- _Excerpt to read_:

□ □ □

James Jackson Purman MOH

b. 1841 Greene County, Pennsylvania. d. 10/05/1915 Washington DC.

DATE OF MOH ACTION: 02/07/1863 Gettysburg, Pennsylvania.

James J Purman MOH

Purman was born in 1841 near Waynesburg, Pennsylvania to a farming family. He began a job typesetting at the local newspaper and attended Waynesburg College while simultaneously teaching at a local school.

Due to a series of Union defeats in 1862, Purman decided to drop out of school to organize a volunteer Army unit. Purman, along with four other men, started a volunteer cavalry corps out of Greene County, Pennsylvania. The first volunteer to enlist was James Pipes, who would go on to serve with Purman and later earn the Medal of Honor himself for their shared actions.

When the Union Army stopped accepting volunteer cavalry units, Purman’s company changed their name to the Greene County Rifles. They were mustered into the army under the 140th Pennsylvania Infantry, and soon thereafter were drawn into the action at the Battle of Gettysburg. On the first day of battle, July 1, Purman and Pipes were retreating under fire when they heard a fallen soldier calling for help and circled back to retrieve him. As they deposited the soldier on safe ground, both Purman and Pipes were shot. Purman was hit in the lower leg and spent the night wounded in the field. When the fighting resumed the next morning, Purman was shot in the other leg. He crawled to a nearby copse of trees where he begged a Confederate soldier for water. The enemy soldier helped Purman to a nearby tree and left him food and water. Purman was soon rescued by stretcher-bearers and brought to a field hospital where his left leg was amputated.

□ □ □

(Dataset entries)

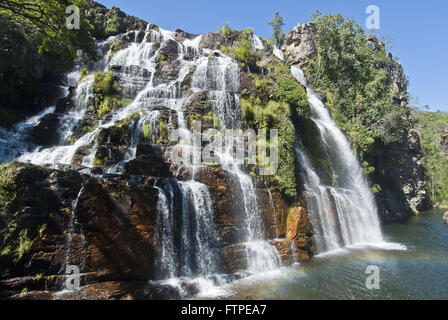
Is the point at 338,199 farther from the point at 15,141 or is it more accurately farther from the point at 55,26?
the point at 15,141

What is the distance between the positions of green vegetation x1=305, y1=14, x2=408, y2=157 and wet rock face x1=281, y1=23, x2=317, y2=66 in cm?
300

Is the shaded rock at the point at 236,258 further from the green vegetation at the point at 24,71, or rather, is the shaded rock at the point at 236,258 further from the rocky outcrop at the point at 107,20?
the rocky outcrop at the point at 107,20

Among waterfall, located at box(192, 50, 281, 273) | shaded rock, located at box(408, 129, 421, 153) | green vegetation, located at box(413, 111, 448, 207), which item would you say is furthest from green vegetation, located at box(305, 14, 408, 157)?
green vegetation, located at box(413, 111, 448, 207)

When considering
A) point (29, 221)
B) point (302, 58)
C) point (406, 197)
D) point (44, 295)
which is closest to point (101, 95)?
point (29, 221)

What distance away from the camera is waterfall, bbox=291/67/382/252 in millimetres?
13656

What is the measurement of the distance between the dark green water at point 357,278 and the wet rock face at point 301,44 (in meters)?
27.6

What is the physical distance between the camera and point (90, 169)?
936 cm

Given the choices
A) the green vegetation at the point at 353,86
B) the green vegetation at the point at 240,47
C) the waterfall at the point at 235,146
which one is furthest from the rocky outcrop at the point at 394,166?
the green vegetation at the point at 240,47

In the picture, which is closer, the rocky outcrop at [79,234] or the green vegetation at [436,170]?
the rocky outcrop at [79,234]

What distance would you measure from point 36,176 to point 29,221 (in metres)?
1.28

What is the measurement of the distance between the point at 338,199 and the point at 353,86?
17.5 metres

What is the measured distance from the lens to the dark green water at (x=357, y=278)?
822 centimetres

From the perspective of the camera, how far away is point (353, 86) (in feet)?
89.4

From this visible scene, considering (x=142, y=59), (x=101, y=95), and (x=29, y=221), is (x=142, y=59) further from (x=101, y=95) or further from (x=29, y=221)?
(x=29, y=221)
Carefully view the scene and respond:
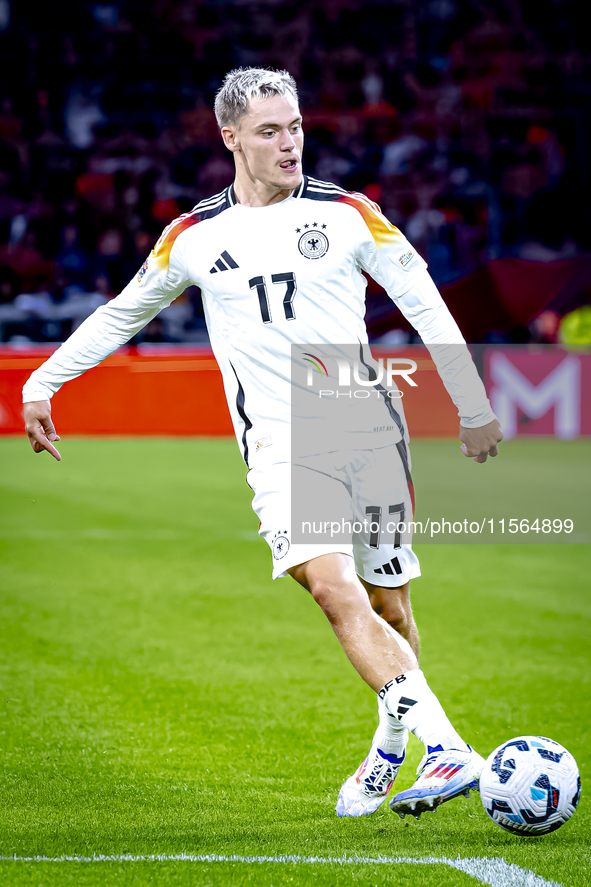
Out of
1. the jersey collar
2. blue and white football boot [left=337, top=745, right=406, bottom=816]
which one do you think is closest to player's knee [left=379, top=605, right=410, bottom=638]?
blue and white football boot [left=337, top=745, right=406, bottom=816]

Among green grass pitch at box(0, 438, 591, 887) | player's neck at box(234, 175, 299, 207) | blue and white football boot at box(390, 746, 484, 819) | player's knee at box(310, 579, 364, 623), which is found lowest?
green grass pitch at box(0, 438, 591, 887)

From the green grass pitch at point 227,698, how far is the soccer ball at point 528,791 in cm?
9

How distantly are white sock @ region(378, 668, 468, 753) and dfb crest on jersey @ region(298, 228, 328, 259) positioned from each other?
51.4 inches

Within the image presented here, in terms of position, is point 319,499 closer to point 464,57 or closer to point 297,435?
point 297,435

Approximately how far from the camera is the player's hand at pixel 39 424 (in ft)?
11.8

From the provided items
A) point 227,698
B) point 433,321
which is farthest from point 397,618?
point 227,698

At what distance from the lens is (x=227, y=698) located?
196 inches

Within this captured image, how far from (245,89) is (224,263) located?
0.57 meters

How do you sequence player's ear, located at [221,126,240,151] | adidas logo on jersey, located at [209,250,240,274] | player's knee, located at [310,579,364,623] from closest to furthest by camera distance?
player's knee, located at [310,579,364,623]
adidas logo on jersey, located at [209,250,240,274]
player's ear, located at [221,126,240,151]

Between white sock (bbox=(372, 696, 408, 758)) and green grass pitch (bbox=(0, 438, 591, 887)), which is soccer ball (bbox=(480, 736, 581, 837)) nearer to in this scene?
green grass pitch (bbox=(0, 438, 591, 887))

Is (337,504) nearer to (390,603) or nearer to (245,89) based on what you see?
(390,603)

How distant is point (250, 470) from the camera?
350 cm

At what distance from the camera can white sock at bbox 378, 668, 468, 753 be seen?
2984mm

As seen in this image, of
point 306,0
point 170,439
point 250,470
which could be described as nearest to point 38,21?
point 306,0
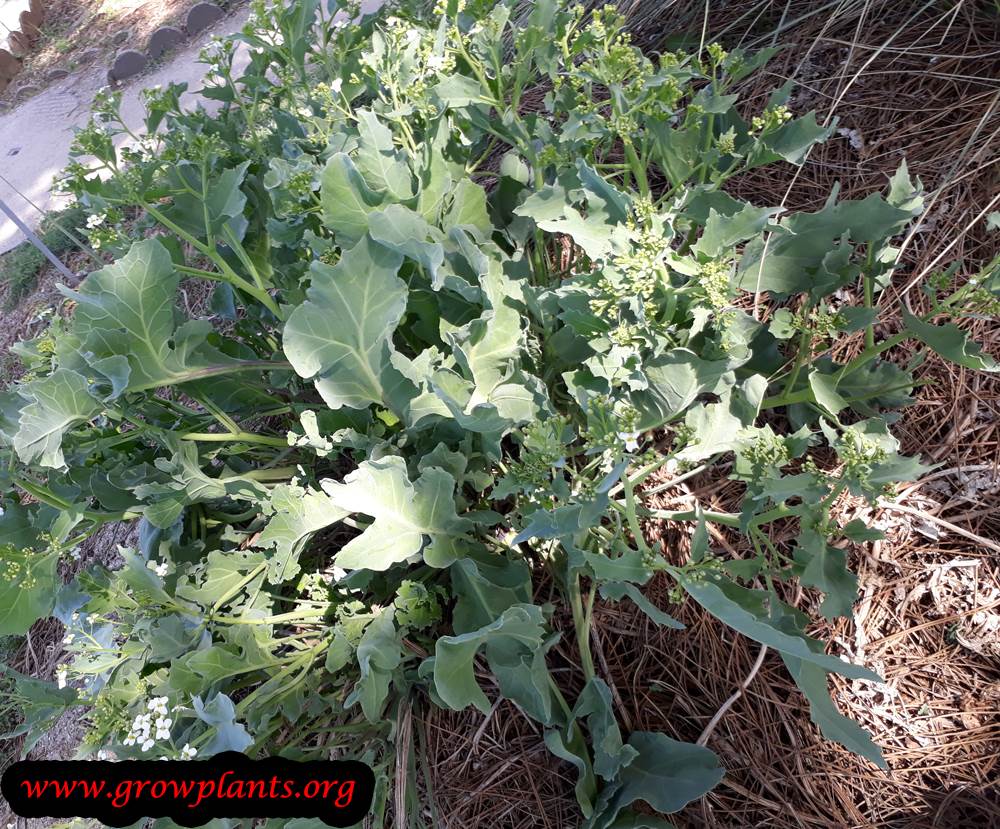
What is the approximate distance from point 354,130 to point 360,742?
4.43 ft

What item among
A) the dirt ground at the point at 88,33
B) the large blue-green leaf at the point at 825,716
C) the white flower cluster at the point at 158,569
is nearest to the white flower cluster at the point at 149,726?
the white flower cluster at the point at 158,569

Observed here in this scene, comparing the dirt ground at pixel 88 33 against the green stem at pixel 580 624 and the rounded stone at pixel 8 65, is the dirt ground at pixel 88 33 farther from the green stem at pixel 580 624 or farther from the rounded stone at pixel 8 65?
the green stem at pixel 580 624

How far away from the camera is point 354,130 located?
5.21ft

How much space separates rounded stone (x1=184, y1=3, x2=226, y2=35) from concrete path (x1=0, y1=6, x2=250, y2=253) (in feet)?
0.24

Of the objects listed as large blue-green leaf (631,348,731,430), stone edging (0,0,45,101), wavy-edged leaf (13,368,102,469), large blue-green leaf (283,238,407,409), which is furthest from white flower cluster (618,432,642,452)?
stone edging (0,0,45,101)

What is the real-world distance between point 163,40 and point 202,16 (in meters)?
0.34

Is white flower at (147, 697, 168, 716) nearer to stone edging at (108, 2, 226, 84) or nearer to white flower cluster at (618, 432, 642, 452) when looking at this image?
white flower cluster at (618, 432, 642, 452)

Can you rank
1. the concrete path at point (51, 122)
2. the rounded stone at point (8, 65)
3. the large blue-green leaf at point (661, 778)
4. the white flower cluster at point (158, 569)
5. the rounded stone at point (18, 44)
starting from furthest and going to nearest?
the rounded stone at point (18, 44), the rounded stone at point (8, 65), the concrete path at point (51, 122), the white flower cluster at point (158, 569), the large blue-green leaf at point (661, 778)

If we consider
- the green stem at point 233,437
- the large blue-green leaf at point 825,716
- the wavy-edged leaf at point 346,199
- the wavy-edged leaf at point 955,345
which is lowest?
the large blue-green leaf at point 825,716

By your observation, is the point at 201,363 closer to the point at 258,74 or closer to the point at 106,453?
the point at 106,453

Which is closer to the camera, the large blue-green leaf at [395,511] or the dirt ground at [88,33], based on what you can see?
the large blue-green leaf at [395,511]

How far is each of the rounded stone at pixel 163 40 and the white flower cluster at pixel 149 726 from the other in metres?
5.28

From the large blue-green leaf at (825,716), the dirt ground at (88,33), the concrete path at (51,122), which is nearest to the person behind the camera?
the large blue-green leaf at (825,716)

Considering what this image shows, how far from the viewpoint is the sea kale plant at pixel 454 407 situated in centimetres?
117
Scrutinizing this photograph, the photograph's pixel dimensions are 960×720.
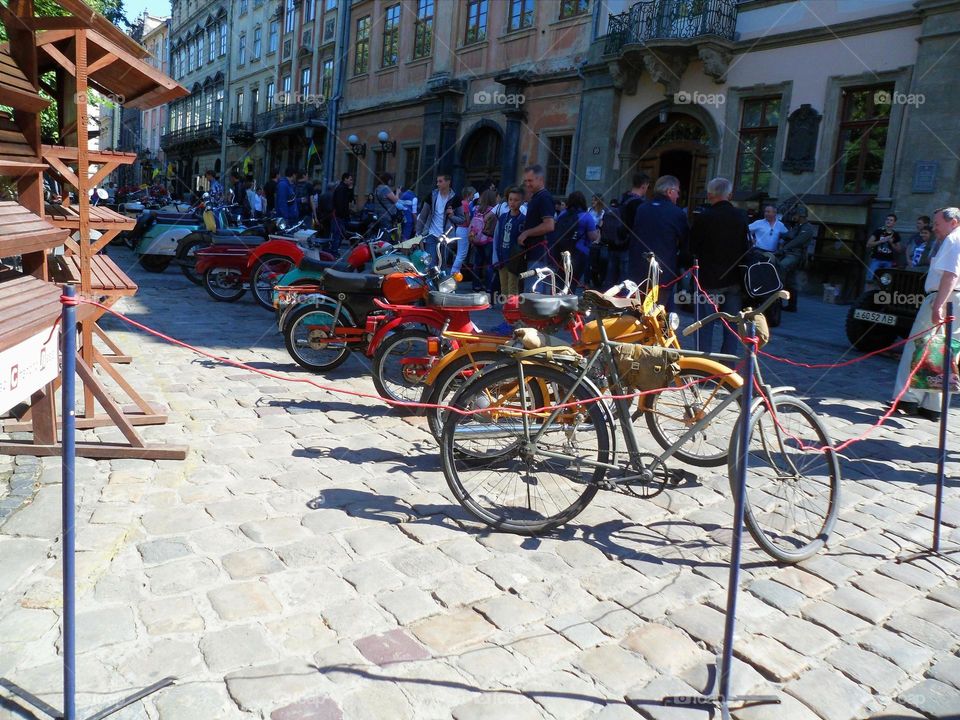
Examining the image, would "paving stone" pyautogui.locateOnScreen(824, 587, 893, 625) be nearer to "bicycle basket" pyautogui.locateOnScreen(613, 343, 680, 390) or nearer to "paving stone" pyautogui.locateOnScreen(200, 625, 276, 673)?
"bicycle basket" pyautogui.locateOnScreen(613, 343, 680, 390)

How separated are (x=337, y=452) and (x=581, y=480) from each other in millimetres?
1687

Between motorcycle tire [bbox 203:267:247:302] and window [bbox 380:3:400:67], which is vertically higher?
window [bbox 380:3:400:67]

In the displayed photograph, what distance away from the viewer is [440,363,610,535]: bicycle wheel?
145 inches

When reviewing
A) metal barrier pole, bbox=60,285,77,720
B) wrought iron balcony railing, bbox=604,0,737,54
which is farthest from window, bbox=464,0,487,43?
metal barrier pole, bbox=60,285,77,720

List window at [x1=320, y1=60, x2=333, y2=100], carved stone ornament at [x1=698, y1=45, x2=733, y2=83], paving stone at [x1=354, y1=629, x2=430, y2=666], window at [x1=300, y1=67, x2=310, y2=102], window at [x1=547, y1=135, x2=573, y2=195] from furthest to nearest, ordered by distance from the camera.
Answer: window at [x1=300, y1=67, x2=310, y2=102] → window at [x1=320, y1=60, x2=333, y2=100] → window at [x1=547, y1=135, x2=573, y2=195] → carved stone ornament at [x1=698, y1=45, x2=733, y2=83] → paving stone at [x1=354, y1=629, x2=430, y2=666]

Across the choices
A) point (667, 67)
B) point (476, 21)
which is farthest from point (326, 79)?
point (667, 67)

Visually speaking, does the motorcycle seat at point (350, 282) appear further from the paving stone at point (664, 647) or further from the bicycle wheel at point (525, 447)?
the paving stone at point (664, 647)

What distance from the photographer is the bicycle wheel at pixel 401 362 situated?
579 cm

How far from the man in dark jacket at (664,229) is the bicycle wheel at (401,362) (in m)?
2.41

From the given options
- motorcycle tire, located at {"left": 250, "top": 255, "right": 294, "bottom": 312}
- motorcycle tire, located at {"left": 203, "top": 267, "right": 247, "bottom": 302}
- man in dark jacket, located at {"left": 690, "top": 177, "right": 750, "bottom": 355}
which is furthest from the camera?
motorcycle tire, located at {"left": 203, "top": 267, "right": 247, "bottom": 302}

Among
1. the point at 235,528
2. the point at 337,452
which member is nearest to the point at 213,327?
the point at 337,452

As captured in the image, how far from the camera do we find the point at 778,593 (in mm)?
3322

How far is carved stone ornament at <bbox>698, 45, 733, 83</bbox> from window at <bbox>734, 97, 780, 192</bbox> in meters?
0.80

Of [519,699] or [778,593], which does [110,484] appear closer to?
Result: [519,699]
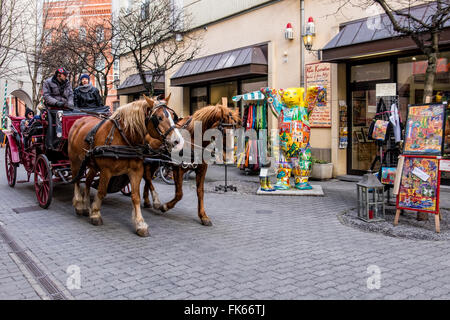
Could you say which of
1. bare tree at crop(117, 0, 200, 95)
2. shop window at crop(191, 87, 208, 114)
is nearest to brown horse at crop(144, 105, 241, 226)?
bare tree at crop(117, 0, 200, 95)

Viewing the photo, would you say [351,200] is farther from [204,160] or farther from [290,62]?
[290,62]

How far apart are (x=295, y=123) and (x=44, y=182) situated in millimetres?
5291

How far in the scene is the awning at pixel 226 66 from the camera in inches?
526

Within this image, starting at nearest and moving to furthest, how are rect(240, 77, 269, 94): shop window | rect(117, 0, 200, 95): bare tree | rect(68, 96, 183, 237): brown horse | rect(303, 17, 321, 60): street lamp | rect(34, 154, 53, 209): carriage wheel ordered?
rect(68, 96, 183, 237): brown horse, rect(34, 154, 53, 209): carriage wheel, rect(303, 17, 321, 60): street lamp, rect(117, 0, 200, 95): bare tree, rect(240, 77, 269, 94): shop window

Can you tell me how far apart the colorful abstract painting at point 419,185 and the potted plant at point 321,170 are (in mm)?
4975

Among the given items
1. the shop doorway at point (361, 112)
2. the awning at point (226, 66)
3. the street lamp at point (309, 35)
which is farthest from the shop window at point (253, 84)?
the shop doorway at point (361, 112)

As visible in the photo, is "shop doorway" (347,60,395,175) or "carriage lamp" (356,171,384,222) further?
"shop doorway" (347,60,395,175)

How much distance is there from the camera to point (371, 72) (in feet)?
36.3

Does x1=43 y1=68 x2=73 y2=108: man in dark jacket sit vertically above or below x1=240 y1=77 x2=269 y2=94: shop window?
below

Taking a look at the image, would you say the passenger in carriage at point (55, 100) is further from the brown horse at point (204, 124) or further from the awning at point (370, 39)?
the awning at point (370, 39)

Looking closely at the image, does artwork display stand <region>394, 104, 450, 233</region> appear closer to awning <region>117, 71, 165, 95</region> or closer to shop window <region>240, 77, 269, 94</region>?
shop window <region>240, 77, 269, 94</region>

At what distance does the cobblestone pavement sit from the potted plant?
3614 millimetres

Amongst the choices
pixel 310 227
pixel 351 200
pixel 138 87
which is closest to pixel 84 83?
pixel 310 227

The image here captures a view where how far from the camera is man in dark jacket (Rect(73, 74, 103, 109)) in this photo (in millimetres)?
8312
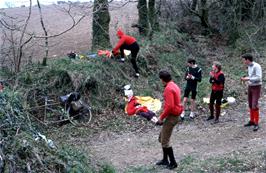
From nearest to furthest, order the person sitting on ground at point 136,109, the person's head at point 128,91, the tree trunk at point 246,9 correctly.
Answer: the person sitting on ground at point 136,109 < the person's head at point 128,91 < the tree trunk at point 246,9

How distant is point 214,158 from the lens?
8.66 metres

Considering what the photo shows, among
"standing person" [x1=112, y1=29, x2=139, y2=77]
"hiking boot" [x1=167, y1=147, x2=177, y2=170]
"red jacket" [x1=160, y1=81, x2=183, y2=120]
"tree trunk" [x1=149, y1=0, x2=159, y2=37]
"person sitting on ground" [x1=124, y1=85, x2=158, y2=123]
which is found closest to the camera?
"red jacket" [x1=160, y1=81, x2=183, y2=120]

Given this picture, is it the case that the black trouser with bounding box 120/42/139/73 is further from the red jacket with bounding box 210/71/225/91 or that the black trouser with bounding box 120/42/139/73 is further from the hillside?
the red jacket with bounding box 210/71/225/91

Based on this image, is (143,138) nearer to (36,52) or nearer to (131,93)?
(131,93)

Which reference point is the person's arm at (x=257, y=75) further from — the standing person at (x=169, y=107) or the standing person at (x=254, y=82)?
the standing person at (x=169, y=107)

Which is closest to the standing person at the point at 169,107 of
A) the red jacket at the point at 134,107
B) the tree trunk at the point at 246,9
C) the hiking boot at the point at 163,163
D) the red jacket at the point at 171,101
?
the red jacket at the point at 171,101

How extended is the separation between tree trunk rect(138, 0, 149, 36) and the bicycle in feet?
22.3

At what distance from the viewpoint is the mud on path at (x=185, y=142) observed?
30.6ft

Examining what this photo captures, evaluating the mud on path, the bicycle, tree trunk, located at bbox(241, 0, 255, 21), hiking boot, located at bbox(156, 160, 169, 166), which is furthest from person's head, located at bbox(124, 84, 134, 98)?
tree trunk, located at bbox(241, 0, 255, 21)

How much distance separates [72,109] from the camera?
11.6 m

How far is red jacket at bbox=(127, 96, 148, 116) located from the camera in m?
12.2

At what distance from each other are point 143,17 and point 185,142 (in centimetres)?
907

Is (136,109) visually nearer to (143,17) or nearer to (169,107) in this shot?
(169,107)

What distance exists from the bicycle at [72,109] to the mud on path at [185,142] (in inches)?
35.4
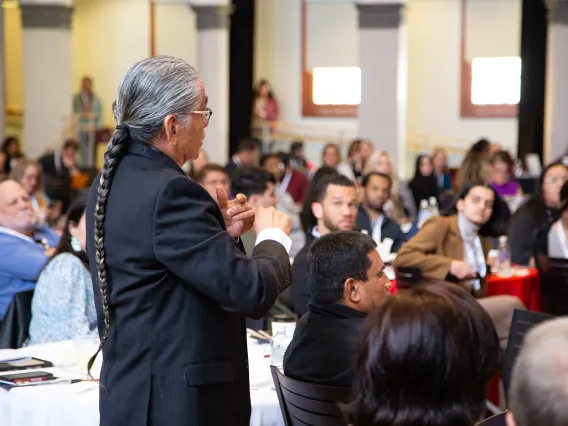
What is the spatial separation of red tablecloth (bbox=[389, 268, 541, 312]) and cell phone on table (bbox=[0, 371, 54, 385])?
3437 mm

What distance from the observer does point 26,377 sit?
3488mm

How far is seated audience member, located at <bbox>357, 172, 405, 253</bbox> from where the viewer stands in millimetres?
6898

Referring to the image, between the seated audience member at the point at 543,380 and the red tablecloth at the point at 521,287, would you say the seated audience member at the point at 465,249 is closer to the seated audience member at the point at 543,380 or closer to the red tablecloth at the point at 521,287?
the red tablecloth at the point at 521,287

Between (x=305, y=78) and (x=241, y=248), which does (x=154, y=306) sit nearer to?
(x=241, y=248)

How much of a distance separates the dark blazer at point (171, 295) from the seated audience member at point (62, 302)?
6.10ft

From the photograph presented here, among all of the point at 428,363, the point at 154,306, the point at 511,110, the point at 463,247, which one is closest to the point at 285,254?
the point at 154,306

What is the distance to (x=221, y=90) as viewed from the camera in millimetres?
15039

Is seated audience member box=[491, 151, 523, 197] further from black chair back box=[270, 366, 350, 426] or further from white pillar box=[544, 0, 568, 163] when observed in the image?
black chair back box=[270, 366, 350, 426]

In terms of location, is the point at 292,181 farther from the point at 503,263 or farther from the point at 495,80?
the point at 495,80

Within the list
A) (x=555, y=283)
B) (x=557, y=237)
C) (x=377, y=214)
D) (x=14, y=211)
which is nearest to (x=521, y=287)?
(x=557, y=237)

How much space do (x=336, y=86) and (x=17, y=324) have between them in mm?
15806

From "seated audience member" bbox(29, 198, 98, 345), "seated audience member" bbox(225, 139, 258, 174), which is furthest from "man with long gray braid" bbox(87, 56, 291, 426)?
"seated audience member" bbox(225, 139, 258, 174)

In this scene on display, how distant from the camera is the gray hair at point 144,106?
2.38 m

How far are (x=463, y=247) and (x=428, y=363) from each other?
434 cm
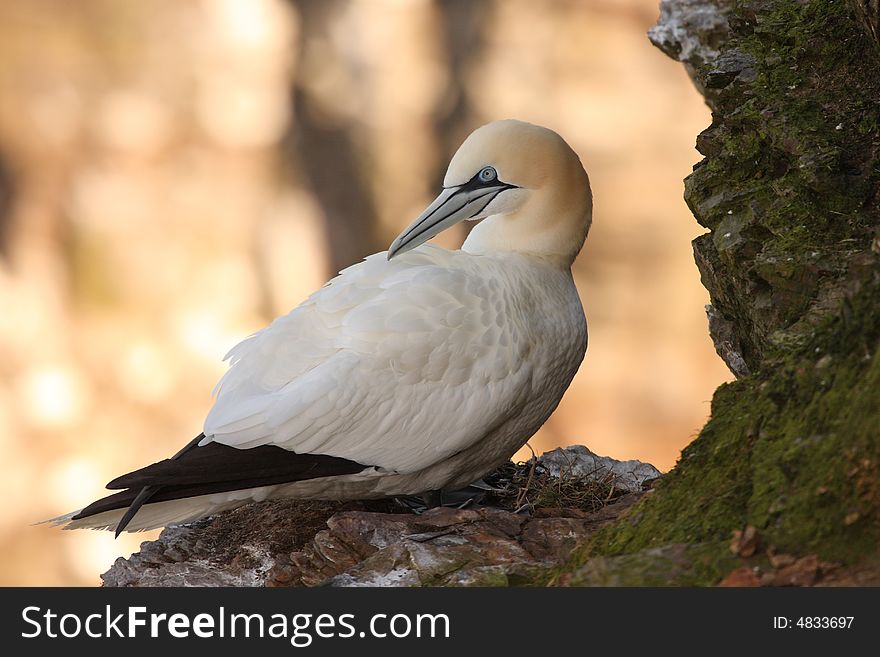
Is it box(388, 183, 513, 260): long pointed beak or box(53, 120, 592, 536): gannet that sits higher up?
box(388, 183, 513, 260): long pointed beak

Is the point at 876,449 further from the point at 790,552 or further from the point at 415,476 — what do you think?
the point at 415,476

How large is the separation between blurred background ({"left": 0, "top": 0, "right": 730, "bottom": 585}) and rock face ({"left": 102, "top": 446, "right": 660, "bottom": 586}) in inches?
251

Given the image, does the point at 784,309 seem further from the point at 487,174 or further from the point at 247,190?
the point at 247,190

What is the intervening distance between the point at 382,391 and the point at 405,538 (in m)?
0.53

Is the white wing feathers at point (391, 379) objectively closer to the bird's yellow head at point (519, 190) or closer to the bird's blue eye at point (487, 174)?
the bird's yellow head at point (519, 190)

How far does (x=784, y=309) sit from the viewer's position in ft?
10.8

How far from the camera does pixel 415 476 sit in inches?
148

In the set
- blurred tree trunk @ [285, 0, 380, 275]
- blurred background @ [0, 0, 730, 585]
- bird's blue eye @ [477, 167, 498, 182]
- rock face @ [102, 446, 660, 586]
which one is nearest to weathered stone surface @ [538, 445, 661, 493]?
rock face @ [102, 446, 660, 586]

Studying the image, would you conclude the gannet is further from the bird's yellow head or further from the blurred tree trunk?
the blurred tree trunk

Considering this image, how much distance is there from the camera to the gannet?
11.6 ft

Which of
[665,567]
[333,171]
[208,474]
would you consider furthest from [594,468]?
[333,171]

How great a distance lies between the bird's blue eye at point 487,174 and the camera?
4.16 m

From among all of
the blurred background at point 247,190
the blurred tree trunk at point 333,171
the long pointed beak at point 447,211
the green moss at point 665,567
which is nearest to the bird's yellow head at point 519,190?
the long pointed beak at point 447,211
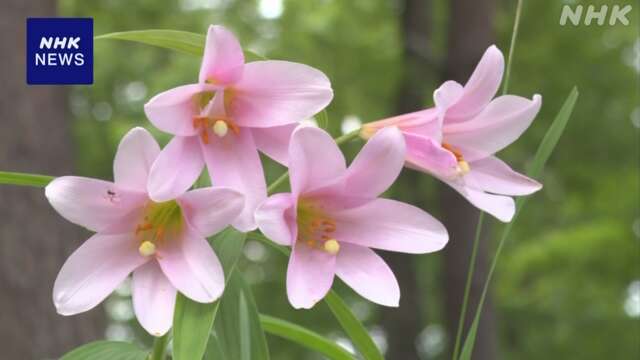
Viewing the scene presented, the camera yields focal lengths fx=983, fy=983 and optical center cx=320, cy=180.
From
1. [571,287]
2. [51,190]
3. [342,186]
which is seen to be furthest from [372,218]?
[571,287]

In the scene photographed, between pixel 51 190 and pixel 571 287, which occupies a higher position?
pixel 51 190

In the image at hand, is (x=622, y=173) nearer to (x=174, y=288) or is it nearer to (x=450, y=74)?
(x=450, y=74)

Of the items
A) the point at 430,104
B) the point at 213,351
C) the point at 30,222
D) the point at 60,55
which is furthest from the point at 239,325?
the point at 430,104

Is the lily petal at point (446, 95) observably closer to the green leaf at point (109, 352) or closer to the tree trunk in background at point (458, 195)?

□ □ □

- _Instructions for the task_:
Answer these questions from the text about James Jackson Purman:
(a) Where did Purman take a job typesetting?
(b) What name did Purman's company adopt when the Union Army stopped accepting volunteer cavalry units?
(c) Which of Purman's legs was amputated at the field hospital?

- _Output_:
(a) At the local newspaper.
(b) The Greene County Rifles.
(c) His left leg.